DO THIS: Every record must be written out once more, with nothing added or omitted.

(Items from a data source)
· · · · ·

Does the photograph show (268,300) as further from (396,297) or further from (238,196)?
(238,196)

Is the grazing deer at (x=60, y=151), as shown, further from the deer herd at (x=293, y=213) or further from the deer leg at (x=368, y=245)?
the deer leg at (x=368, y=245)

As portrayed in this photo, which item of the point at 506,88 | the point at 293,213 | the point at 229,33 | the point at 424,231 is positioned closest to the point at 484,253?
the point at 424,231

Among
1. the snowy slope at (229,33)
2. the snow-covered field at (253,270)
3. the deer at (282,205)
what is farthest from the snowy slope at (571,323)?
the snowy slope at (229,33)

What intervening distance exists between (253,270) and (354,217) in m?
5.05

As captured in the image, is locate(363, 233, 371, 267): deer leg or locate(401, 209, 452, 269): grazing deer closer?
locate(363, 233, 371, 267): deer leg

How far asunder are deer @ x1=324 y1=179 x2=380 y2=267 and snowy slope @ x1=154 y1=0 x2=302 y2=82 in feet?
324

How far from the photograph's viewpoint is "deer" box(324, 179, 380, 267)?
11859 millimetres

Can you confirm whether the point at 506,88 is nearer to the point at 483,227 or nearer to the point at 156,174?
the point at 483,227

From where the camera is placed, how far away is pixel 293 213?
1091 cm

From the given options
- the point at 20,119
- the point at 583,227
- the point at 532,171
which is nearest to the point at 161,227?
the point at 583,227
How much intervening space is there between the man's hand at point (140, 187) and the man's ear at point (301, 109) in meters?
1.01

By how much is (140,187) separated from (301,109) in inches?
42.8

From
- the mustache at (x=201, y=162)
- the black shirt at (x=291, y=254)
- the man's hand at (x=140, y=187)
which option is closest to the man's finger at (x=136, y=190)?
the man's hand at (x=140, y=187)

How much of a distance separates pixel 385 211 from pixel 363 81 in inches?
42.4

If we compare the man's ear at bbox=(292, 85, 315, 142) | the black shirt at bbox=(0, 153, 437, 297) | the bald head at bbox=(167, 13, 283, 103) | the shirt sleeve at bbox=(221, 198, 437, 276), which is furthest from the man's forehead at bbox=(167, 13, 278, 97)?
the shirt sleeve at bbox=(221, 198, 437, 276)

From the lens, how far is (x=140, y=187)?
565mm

· · · · ·

REPLY TO THE TASK:
Does the photograph show (268,300) as further from (396,297) or further from (238,196)?
(238,196)

Is the grazing deer at (x=60, y=151), as shown, further from the deer herd at (x=293, y=213) or further from the deer leg at (x=368, y=245)?
the deer leg at (x=368, y=245)

As portrayed in this photo, which item of the point at 506,88 | the point at 293,213 | the point at 229,33 | the point at 424,231 is positioned closest to the point at 484,253?
the point at 424,231

Among
1. the snowy slope at (229,33)
2. the snow-covered field at (253,270)
3. the deer at (282,205)
what is farthest from the snowy slope at (571,323)?
the snowy slope at (229,33)

What intervening distance exists between (253,270) and (354,217) in m?
5.05

As captured in the image, is locate(363, 233, 371, 267): deer leg or locate(401, 209, 452, 269): grazing deer closer?
locate(363, 233, 371, 267): deer leg

How far asunder are deer @ x1=324 y1=179 x2=380 y2=267 and snowy slope @ x1=154 y1=0 x2=302 y2=82 in feet?
324

How far from the photograph's viewpoint is "deer" box(324, 179, 380, 267)?
11859 millimetres

Can you confirm whether the point at 506,88 is nearer to the point at 483,227 or nearer to the point at 156,174?
the point at 483,227

From where the camera is placed, how far away is pixel 293 213?
1091 cm

From the given options
- the point at 20,119
- the point at 583,227
- the point at 532,171
which is nearest to the point at 161,227?
the point at 583,227
How much intervening space is there between the man's hand at point (140, 187) and the man's ear at point (301, 109) in meters?
1.01

By how much is (140,187) separated from (301,109) in inches?
42.8

From
- the mustache at (x=201, y=162)
- the black shirt at (x=291, y=254)
- the man's hand at (x=140, y=187)
which option is closest to the man's finger at (x=136, y=190)?
the man's hand at (x=140, y=187)

How much of a distance separates pixel 385 211 from pixel 363 81 in inches?
42.4

If we compare the man's ear at bbox=(292, 85, 315, 142) | the black shirt at bbox=(0, 153, 437, 297) | the bald head at bbox=(167, 13, 283, 103) | the shirt sleeve at bbox=(221, 198, 437, 276), which is furthest from the man's forehead at bbox=(167, 13, 278, 97)?
the shirt sleeve at bbox=(221, 198, 437, 276)

From the lens, how far is (x=140, y=187)?
565mm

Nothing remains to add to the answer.